Initially Leeds looked set to comply as Tyler Roberts slowed to a walking pace in front of the two dugouts.
Several Villa players stopped, but then Roberts rolled a pass to Klich, who darted inside Axel Tuanzebe just as the defender realised too late what was going on.
Klich curling a right-foot shot beyond Jed Steer was the cue for scenes of pandemonium.

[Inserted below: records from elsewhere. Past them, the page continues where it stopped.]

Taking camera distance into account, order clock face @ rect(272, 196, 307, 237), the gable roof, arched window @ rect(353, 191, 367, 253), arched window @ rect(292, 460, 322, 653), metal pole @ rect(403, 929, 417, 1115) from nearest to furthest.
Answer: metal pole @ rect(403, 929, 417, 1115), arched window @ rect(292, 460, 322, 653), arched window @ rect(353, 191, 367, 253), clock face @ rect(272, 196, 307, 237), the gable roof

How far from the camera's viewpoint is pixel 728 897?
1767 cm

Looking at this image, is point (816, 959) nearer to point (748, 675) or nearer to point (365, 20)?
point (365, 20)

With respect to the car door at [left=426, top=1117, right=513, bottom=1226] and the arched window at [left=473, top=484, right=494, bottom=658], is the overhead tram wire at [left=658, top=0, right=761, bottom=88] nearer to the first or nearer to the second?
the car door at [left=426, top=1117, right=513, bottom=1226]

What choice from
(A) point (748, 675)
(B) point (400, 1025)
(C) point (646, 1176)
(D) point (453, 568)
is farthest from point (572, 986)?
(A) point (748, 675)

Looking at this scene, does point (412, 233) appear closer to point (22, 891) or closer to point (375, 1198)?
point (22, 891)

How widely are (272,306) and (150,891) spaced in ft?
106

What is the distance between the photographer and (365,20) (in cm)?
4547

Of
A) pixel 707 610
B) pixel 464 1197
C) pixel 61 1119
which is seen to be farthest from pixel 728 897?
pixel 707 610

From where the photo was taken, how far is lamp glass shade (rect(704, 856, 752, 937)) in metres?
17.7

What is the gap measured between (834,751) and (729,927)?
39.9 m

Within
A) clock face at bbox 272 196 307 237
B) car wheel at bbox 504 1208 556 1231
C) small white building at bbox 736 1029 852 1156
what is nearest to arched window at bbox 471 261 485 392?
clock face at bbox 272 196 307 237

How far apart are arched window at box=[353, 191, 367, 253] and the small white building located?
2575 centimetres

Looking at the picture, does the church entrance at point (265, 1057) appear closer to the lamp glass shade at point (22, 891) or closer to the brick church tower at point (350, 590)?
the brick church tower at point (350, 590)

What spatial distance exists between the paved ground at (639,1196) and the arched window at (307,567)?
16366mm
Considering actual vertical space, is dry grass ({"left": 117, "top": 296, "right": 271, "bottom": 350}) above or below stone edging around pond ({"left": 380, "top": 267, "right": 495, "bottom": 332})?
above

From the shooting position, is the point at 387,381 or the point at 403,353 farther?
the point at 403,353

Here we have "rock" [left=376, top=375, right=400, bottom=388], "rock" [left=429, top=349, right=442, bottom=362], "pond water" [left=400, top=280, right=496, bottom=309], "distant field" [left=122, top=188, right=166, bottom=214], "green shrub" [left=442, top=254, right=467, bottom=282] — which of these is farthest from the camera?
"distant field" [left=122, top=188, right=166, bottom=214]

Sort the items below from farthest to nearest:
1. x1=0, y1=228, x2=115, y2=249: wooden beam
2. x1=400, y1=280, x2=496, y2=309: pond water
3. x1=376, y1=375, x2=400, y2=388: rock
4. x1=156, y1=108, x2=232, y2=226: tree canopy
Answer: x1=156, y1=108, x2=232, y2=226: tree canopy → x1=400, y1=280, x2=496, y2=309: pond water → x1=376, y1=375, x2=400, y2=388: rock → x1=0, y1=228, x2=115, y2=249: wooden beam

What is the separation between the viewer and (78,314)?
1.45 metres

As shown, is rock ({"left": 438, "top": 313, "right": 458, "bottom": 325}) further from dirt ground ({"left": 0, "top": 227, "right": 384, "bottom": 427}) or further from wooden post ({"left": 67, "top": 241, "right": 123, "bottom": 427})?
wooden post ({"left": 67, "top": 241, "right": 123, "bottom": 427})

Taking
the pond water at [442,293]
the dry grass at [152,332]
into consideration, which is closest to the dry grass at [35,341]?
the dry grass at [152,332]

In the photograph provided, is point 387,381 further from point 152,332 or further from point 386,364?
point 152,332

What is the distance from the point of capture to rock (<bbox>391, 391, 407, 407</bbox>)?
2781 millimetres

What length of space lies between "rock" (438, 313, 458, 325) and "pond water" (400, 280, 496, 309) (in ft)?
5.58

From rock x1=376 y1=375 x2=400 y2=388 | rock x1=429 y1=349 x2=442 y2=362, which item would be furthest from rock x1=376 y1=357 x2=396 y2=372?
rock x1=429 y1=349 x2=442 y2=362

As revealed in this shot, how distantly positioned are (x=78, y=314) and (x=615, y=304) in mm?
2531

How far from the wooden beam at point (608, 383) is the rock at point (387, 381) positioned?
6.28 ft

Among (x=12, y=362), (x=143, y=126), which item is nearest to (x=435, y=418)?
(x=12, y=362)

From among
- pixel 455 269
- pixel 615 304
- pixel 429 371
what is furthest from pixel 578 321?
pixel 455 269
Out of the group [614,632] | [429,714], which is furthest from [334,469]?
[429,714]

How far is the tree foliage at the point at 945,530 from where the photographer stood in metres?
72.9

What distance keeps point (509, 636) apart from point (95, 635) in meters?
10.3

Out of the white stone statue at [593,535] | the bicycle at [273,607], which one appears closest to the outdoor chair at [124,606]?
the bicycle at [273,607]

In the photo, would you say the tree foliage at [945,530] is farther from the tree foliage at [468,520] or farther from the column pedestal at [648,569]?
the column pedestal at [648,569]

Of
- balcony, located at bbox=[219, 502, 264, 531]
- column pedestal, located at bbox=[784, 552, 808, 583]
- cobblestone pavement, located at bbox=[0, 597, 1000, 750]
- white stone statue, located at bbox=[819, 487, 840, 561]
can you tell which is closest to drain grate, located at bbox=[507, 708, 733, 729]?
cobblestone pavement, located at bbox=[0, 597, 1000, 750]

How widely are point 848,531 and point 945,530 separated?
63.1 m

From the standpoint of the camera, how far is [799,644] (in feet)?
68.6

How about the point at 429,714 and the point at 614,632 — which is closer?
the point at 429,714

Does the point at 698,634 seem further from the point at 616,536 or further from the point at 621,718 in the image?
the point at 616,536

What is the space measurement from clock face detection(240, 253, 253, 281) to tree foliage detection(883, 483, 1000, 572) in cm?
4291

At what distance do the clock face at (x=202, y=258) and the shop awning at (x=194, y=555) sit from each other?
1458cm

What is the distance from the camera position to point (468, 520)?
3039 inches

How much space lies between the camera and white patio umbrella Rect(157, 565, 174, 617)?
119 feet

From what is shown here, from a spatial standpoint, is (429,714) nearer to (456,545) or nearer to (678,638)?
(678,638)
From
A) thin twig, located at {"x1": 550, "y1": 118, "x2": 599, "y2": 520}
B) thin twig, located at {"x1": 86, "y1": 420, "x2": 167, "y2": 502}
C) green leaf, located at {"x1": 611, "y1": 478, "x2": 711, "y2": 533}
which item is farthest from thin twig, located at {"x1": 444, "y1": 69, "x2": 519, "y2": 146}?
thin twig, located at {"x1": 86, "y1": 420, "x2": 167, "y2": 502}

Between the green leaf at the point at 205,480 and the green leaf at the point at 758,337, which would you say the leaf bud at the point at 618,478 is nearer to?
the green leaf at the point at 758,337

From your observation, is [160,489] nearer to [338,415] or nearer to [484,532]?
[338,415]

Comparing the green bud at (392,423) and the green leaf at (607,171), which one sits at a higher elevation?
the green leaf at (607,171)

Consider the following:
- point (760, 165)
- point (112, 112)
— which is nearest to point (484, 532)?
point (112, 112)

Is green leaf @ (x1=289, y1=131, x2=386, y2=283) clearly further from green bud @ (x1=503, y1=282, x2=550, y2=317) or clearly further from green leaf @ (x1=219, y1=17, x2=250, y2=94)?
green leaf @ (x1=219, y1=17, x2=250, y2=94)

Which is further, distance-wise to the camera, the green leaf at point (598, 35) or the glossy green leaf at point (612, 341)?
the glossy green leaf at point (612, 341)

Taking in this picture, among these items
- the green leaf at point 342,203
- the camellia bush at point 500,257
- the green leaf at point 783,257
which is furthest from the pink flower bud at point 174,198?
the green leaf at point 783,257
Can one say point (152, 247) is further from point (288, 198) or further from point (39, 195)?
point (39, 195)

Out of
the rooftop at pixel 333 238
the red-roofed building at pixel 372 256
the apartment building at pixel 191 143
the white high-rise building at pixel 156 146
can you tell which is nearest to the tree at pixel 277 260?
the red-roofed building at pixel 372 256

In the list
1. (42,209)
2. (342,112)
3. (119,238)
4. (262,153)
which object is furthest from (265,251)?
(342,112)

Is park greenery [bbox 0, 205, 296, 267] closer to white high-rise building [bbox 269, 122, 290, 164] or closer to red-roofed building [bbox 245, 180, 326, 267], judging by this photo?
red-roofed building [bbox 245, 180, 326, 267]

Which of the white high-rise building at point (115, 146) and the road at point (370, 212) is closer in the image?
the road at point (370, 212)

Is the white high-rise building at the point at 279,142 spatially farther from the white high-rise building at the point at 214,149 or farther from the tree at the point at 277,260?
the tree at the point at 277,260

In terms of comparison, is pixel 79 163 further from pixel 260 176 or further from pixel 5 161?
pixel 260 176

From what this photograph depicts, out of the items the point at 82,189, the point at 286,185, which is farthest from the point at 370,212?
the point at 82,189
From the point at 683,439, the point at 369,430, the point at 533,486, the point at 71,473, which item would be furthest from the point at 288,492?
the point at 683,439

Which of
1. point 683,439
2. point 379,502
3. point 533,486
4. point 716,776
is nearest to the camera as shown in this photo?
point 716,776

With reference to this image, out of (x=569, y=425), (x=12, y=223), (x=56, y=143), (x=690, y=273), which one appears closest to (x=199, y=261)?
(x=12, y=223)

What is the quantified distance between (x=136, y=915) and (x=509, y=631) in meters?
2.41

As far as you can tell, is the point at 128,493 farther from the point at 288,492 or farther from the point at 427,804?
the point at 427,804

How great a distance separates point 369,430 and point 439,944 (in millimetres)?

Conor Hourihane immediately grabbed the Polish midfielder by the throat as players from both sides squared up to each other.
Dutch international Anwar El Ghazi became embroiled in a heated row with Patrick Bamford that saw the Leeds striker fall to the ground clutching his face.
Damningly for Bamford, replays clearly showed no contact, but referee Stuart Attwell, on the advice of his linesman, brandished a red card at the Villa man.
Hourihane and Bamford were also booked for their part in a melee that held up play for five minutes.
As the chaos began to die down, head coach Marcelo Bielsa informed counterpart Dean Smith and John Terry that Leeds would step aside and allow the visitors to equalise.
The Argentinian was as good as his word, Albert Adomah strolling forward from the kick-off before rolling a shot into the unguarded net.
Even then, though, Pontus Jansson – having clearly disagreed with Bielsa’s instructions – shaped to try to block the Villa substitute at the last moment.
The amazing scenes were perhaps the inevitable consequence of how these two famous old names had gone toe-to-toe from the kick-off.
Villa had arrived at Elland Road on the back of a club record 10-game winning run, while Leeds needed a pick-me-up after back-to-back defeats over Easter.
As has been the case all season both sides were determined to set the pace and seize the initiative.
Which is how the opening 10 minutes saw both Villa centre-backs Tuanzebe and Tyrone Mings embark on surging runs deep into Leeds territory.
Chances were few and far between in the first half, though that had much to do with the resolve shown by the two defences in the face of some crisp passing moves.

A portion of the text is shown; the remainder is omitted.